=== SELECTION ===
ShapeJac

[yang2640]

Hi Maria, thank you for your great work. I have a quick question on the Jacobian computation for the shape.
In the E::MatrixXd SMPLWrapper::calcModel function:
"
if (shape_jac != nullptr)
for (int i = 0; i < SMPLWrapper::SHAPE_SIZE; ++i)
poseSMPL_(*pose, shape_jac[i], displacement); // Pose needs recalculation because joint positions at T are new
"
It seems "shape_jac" is mainly computed here, the logic seems to be a verts forward in poseSMPL, is this an approximation to the shape Jacobian ?

The shape Jacobian looks more complex ? It involves both "LBSMat" and "joints_global_transform" in "verts = LBSMat * joints_global_transform", I can't figure out how shape Jacobian is computed with regarding to the code.

[maria-korosteleva]

Hi @yang2640
Thank you for your interest in our work!

Shape jacobian is computed exactly here, following the analytical derivative of the SMPL model formula from the SMPL paper.
The shape_jac[ that shapeSMPL_() outputs the derivative w.r.t. to each shape parameter when the model is in the rest pose (T-pose, pose vector is simply zero).

When the model is posed somehow, the shape jacobian needs to be updated to account for transformation due to pose, and that's what you see in the code snippet you mentioned.

Maybe, this simplified mathematical notation will help to get a better grasp of it. Note that the pose is constant when the shape derivative is computed. Shape blendshapes are always constant. Thus the model function is linear in each shape parameter, and derivative computation is straightforward.

model_verts(shape) =  pose_matrix * (shape_1 * shape_blendshape_1 + ... + shape_10 * shape_blendshape_10 + template_verts)

model_verts w.r.t. shape_i = pose_matrix * shape_blendshape_i

Mapping this to the code, shapeSMPL_() will output a collection of shape_blendshape_i as shape jacobian, poseSMPL_() will perform multiplication with the pose_matrix on the shape jacobian

Hope this helps =)
=== COLLECTED DATA ===
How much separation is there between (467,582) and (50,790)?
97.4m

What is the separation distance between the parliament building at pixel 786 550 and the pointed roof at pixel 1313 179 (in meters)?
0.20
===
■ DIRECTIONS FOR THIS TASK ■
Carry on the forum thread about computing the SMPL shape Jacobian, picking up right after its final reply.

■ OUTPUT FOR THIS EXERCISE ■
[yang2640]

Thanks for the reply @maria-korosteleva , but the shape will cause the change to shape blended vertices -> cause change to resting joint locations (joint regressor) -> cause change to global transform of lbs -> cause change to final vertices, so there should be some shape derivative on this chain ?

[maria-korosteleva]

@yang2640, If that's what you meant by "shape Jacobian looks more complex" in the original question, then yes, you are correct. I apologize for misunderstanding your original question.

You are right, the shape does influence the joint locations, and precise derivative should include that chain too. In this part, we chose to simplify the derivative formula by ignoring that influence

This seems reasonable as derivative is only valid locally around the shape parameters it's evaluated at. We expect that the influence on the final vertex positions due to the joints locations update is insignificant comparing to direct vertex update. We figured that the implementation of this chain won't worth it. Although we didn't make any formal comparisons.

This decision was made quite some time ago so that I even forgot I was following your train of thought myself =))